Sunday, November 30, 2008

A Big Tall Glass

Homemade soymilk. Oh yeah. I'm pretty excited to be making soymilk at home that's malty and delicious. Although I've always loved the idea of making it fresh at home and eliminating all that extra packaging waste (not to mention saving money), the flavor still eluded me. That is until I came up with this latest and greatest version. It's great for drinking or dunking or baking. It's just plain good stuff.

The recipe and video are up on Everyday Dish. I developed the recipe for my new filterless Soyquick machine, which I absolutely love. You can use a higher ratio of soybeans in it, which makes a creamier and richer soymilk. If you don't have a soymilk machine, you might want to add this one to your holiday list. It's awesome and makes fresh soymilk for pennies.

I plan to get working on tofu next. Oh, how I love fresh silky tofu!

I hope all of the Americans had an awesome Thanksgiving!


Sunday, November 23, 2008

Vegan Thanksgiving Roast

If you're looking for a vegan turkey roast recipe, there's a great new video, with chef Brian McCarthy, up on Everyday Dish. Go check it out!

In other news, I've finally perfected my soymilk recipe. It's so good! And yes, you will want to drink it straight from the glass. Rather than just share the recipe with you, we thought it would be fun to film it too. We're hoping to have the video up tomorrow (I know, 3 videos in a week!). I'll give you a heads-up once it's posted.

Happy Sunday!


Thursday, November 20, 2008

Pie Oh My

I promised a couple dessert recipes, and I'm ready to deliver. These are a few of my favorites from my new book, The Complete Book Of Pies, and the same ones that will be gracing my table on Thanksgiving day. Don't forget a scoop of vegan ice cream, to top off your homemade pies.

Brown Sugar Apple Pie with Almond Crumb Topping
Preheat oven to 400°F (200°C)
9-inch (23 cm) glass pie plate, greased
Rimmed baking sheet
Serves 8

4 large Granny Smith apples, peeled, cored and thinly sliced
3/4 cup packed light brown sugar
2 tbsp all-purpose flour
2 tsp grated lemon zest
1 tbsp freshly squeezed lemon juice
1 tsp ground cinnamon
1 Prepared frozen pie shell (don’t thaw), or homemade -look for organic vegan shells like Wholly Wholesome
1 recipe Almond Crumb Topping

1. Filling: In a large bowl, gently combine apples, brown sugar, flour, lemon zest, lemon juice and cinnamon, making sure apples are well coated. Transfer filling to frozen pie shell, gently pressing apples into pastry with your hand. Place pie plate on baking sheet and bake in preheated oven for 30 minutes.

| Stored rows |

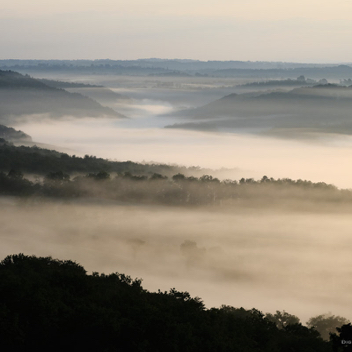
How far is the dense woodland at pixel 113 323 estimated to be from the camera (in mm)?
27969

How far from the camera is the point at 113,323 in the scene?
28.5 m

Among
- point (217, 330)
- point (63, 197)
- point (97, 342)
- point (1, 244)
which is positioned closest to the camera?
point (97, 342)

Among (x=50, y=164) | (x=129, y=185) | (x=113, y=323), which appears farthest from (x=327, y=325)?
(x=50, y=164)

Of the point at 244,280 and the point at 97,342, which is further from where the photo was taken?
the point at 244,280

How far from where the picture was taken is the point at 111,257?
10712 cm

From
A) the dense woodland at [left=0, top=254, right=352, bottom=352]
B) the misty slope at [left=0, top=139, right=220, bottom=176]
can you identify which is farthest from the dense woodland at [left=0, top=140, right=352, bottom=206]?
the dense woodland at [left=0, top=254, right=352, bottom=352]

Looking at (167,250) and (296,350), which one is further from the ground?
(296,350)

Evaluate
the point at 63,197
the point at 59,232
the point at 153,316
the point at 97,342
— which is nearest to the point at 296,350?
the point at 153,316

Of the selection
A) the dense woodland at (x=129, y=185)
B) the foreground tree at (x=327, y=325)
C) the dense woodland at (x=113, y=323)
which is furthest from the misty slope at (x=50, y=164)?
the dense woodland at (x=113, y=323)

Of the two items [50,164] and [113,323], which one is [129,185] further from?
[113,323]

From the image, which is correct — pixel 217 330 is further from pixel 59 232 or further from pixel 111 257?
pixel 59 232

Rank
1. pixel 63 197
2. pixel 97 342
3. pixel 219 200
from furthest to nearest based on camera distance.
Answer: pixel 219 200 → pixel 63 197 → pixel 97 342

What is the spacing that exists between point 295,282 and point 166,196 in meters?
40.2

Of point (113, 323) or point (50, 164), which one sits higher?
point (50, 164)
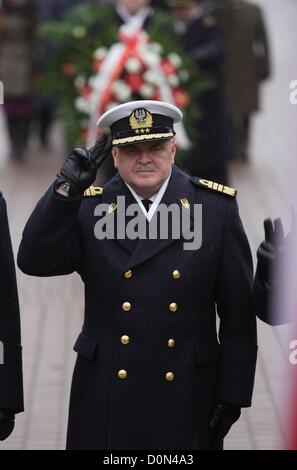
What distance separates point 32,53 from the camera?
13633 mm

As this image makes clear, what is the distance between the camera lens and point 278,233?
4.15m

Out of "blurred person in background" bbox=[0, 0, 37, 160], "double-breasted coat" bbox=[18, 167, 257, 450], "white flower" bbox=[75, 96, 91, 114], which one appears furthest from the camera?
"blurred person in background" bbox=[0, 0, 37, 160]

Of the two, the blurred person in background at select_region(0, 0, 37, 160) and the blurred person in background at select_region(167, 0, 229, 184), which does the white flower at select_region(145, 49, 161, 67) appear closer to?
the blurred person in background at select_region(167, 0, 229, 184)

| Work instructions |
Transcribe the passage of the vegan cooking blog that opens with the words containing "The recipe and" and closes with "an awesome Thanksgiving!".

| Answer to the exercise |
The recipe and video are up on Everyday Dish. I developed the recipe for my new filterless Soyquick machine, which I absolutely love. You can use a higher ratio of soybeans in it, which makes a creamier and richer soymilk. If you don't have a soymilk machine, you might want to add this one to your holiday list. It's awesome and makes fresh soymilk for pennies.

I plan to get working on tofu next. Oh, how I love fresh silky tofu!

I hope all of the Americans had an awesome Thanksgiving!